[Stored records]
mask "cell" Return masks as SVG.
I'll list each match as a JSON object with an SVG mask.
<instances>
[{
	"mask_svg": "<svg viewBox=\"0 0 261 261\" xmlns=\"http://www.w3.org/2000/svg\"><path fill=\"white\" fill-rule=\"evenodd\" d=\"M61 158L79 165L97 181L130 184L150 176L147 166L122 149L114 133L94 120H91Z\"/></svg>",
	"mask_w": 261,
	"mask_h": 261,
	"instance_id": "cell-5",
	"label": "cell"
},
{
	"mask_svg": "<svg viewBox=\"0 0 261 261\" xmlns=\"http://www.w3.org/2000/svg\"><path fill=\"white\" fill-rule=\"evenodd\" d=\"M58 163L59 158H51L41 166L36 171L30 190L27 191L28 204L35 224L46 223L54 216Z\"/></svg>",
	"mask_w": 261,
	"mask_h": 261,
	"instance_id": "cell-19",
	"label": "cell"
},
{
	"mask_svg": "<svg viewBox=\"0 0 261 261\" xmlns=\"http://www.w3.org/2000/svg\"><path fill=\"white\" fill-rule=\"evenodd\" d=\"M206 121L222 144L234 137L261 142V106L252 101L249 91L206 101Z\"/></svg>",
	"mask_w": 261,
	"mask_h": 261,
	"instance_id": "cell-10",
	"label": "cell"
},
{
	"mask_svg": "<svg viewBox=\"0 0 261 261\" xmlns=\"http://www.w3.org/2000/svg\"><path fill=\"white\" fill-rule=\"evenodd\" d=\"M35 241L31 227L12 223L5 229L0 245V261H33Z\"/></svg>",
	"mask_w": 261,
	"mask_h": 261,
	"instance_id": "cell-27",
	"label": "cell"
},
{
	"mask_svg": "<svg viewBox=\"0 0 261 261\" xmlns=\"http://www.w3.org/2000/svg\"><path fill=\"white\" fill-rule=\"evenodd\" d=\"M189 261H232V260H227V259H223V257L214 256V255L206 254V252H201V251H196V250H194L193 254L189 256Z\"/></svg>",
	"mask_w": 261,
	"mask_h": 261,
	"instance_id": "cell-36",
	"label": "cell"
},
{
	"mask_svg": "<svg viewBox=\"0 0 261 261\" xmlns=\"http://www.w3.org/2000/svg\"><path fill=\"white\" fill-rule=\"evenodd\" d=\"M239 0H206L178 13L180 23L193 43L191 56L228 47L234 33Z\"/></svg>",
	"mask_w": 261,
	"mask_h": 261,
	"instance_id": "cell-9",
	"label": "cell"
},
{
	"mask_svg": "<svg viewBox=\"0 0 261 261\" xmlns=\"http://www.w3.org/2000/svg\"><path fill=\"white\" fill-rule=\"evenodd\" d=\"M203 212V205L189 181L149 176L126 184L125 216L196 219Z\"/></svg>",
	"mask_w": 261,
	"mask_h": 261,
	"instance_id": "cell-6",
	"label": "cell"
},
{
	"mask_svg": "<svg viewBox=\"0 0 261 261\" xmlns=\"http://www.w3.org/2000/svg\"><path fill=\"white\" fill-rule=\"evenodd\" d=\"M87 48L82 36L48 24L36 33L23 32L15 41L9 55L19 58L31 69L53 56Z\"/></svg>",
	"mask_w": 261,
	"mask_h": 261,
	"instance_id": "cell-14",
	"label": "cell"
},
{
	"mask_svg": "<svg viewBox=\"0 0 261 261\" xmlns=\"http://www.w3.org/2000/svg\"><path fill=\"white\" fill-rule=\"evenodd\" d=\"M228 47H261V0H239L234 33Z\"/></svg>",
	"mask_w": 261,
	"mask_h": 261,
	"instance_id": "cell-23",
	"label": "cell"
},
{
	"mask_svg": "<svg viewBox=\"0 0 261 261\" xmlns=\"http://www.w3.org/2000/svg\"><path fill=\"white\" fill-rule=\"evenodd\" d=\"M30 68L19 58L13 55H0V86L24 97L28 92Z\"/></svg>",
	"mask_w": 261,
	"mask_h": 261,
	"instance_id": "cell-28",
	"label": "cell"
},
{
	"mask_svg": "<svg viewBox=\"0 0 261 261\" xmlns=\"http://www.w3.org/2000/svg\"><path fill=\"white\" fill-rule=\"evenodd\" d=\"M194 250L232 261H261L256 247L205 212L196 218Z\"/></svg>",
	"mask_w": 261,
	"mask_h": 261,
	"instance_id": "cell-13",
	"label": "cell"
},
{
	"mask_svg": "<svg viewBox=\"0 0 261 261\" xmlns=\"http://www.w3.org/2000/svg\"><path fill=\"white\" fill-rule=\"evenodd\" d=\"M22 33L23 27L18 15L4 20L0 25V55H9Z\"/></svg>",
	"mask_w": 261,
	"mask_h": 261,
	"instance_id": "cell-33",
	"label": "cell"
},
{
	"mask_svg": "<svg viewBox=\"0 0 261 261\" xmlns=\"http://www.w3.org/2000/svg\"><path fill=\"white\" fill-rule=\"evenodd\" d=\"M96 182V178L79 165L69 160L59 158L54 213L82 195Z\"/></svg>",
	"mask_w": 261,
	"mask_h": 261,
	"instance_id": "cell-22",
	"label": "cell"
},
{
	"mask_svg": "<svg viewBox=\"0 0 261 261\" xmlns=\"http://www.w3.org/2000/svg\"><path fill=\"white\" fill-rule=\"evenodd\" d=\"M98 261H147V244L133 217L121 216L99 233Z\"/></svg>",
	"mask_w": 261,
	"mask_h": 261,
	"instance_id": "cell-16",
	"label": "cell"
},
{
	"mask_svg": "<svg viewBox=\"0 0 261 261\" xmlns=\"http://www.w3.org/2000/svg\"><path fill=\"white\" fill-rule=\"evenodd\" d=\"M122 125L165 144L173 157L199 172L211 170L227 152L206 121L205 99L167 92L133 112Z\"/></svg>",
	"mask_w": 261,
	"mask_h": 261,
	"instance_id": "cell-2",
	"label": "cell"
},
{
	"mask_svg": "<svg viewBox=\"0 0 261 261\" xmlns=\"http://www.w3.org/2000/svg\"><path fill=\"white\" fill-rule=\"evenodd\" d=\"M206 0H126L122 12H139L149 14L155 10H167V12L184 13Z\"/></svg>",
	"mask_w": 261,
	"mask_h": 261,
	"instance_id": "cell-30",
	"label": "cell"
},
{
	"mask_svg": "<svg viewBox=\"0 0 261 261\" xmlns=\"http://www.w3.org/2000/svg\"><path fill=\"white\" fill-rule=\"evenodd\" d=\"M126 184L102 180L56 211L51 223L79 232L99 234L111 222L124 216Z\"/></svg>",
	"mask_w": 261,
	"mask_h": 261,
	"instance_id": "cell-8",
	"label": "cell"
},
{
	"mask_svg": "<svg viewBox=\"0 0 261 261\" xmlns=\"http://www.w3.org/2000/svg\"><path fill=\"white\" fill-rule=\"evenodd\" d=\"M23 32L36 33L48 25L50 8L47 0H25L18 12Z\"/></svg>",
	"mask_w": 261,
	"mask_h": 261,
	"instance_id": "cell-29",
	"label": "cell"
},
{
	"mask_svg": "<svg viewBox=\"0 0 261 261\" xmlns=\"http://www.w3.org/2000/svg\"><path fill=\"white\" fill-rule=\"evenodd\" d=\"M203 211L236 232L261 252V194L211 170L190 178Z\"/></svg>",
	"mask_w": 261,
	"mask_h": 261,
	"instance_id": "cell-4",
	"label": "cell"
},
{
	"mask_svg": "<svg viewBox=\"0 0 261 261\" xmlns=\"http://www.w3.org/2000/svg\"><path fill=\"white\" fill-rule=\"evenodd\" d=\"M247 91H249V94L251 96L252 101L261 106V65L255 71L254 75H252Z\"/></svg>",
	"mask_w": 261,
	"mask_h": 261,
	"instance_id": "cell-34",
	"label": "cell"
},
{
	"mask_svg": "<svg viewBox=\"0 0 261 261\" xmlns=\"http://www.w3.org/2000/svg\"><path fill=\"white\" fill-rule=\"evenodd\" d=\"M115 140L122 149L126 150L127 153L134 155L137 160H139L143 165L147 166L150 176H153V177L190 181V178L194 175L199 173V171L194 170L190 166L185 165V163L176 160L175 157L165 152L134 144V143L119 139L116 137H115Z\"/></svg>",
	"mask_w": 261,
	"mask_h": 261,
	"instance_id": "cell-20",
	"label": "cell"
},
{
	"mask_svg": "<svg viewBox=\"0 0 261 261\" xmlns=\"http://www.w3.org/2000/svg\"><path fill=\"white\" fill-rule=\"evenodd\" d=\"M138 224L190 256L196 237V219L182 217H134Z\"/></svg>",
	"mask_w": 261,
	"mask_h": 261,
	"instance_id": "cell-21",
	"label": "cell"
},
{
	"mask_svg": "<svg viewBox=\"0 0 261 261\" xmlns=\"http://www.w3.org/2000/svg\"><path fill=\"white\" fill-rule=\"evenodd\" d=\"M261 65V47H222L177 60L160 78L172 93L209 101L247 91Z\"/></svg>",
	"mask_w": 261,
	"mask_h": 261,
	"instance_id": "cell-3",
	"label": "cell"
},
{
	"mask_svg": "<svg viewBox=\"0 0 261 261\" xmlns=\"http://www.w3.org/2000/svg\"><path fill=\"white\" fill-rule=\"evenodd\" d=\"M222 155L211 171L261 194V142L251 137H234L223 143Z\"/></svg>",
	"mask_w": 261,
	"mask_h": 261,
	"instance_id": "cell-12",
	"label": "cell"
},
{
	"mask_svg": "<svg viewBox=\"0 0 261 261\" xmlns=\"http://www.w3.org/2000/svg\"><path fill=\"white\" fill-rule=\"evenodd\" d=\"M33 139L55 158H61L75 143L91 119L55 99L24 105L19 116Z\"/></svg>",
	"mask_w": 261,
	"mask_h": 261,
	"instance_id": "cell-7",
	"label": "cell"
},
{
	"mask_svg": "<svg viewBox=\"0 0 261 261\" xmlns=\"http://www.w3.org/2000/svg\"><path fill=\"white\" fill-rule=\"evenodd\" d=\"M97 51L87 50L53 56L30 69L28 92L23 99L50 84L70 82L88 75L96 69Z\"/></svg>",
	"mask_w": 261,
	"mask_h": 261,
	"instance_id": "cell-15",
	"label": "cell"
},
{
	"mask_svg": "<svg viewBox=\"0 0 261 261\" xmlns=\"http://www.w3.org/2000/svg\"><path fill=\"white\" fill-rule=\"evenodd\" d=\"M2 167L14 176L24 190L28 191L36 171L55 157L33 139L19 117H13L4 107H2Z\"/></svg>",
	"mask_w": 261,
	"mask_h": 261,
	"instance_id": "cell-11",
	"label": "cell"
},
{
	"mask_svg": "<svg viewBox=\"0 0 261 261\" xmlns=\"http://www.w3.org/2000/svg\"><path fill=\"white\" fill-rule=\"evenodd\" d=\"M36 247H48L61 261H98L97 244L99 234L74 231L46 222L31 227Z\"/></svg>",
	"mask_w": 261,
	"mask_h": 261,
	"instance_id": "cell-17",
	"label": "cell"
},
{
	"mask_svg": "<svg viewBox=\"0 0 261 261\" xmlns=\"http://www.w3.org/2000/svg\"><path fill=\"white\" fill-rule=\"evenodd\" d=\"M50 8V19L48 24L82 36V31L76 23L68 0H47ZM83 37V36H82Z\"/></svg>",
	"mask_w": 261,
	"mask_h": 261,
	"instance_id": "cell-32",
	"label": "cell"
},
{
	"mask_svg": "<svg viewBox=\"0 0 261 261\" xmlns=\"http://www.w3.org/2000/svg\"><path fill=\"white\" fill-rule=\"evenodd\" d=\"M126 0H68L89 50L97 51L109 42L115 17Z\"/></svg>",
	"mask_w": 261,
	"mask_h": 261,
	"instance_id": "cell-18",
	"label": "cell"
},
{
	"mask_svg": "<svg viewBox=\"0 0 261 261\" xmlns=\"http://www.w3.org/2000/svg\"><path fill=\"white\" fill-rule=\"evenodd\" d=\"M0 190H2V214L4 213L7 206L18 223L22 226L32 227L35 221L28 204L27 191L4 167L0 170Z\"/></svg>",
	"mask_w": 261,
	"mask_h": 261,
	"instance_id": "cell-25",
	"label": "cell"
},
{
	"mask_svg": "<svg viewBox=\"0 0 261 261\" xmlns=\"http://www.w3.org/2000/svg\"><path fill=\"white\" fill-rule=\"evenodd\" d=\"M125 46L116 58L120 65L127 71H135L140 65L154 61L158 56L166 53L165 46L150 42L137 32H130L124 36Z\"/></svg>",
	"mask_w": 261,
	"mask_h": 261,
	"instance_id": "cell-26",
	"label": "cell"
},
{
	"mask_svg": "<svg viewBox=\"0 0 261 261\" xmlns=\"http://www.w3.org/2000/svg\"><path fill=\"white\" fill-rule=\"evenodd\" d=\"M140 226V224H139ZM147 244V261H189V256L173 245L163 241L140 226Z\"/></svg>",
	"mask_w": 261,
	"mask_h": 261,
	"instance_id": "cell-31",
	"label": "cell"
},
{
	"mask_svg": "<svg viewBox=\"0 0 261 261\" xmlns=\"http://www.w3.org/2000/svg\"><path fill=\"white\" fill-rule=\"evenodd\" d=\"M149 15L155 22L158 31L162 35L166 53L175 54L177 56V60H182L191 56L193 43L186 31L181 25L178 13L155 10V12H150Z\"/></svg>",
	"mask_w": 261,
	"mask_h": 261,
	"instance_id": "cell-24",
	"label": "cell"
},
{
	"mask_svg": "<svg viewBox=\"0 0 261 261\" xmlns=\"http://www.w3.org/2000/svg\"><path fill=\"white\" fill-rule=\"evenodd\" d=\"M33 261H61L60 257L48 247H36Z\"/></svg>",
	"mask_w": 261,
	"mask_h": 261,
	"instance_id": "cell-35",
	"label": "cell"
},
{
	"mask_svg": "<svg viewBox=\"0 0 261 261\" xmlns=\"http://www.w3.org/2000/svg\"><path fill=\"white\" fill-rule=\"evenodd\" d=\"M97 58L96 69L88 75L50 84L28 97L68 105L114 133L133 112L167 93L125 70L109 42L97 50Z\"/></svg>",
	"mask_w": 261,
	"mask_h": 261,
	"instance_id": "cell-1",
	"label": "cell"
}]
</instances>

Task goal
Copy the material from its first line down to the line containing "0H206L178 13L180 23L193", including both of those lines.

Exercise answer
mask "cell" Return masks as SVG.
I'll list each match as a JSON object with an SVG mask.
<instances>
[{
	"mask_svg": "<svg viewBox=\"0 0 261 261\" xmlns=\"http://www.w3.org/2000/svg\"><path fill=\"white\" fill-rule=\"evenodd\" d=\"M61 158L79 165L97 181L130 184L150 176L147 166L122 149L114 133L94 120H91Z\"/></svg>",
	"mask_w": 261,
	"mask_h": 261,
	"instance_id": "cell-5",
	"label": "cell"
},
{
	"mask_svg": "<svg viewBox=\"0 0 261 261\" xmlns=\"http://www.w3.org/2000/svg\"><path fill=\"white\" fill-rule=\"evenodd\" d=\"M58 163L59 158H51L41 166L36 171L30 190L27 191L28 204L35 224L46 223L54 216Z\"/></svg>",
	"mask_w": 261,
	"mask_h": 261,
	"instance_id": "cell-19",
	"label": "cell"
},
{
	"mask_svg": "<svg viewBox=\"0 0 261 261\" xmlns=\"http://www.w3.org/2000/svg\"><path fill=\"white\" fill-rule=\"evenodd\" d=\"M206 121L222 144L234 137L261 142V106L252 101L249 91L206 101Z\"/></svg>",
	"mask_w": 261,
	"mask_h": 261,
	"instance_id": "cell-10",
	"label": "cell"
},
{
	"mask_svg": "<svg viewBox=\"0 0 261 261\" xmlns=\"http://www.w3.org/2000/svg\"><path fill=\"white\" fill-rule=\"evenodd\" d=\"M35 241L31 227L12 223L5 229L0 245V261H33Z\"/></svg>",
	"mask_w": 261,
	"mask_h": 261,
	"instance_id": "cell-27",
	"label": "cell"
},
{
	"mask_svg": "<svg viewBox=\"0 0 261 261\" xmlns=\"http://www.w3.org/2000/svg\"><path fill=\"white\" fill-rule=\"evenodd\" d=\"M189 261H232V260H227V259H223V257L214 256V255L206 254V252H201V251H196V250H194L193 254L189 256Z\"/></svg>",
	"mask_w": 261,
	"mask_h": 261,
	"instance_id": "cell-36",
	"label": "cell"
},
{
	"mask_svg": "<svg viewBox=\"0 0 261 261\" xmlns=\"http://www.w3.org/2000/svg\"><path fill=\"white\" fill-rule=\"evenodd\" d=\"M239 0H206L178 13L180 23L193 43L191 56L228 47L234 33Z\"/></svg>",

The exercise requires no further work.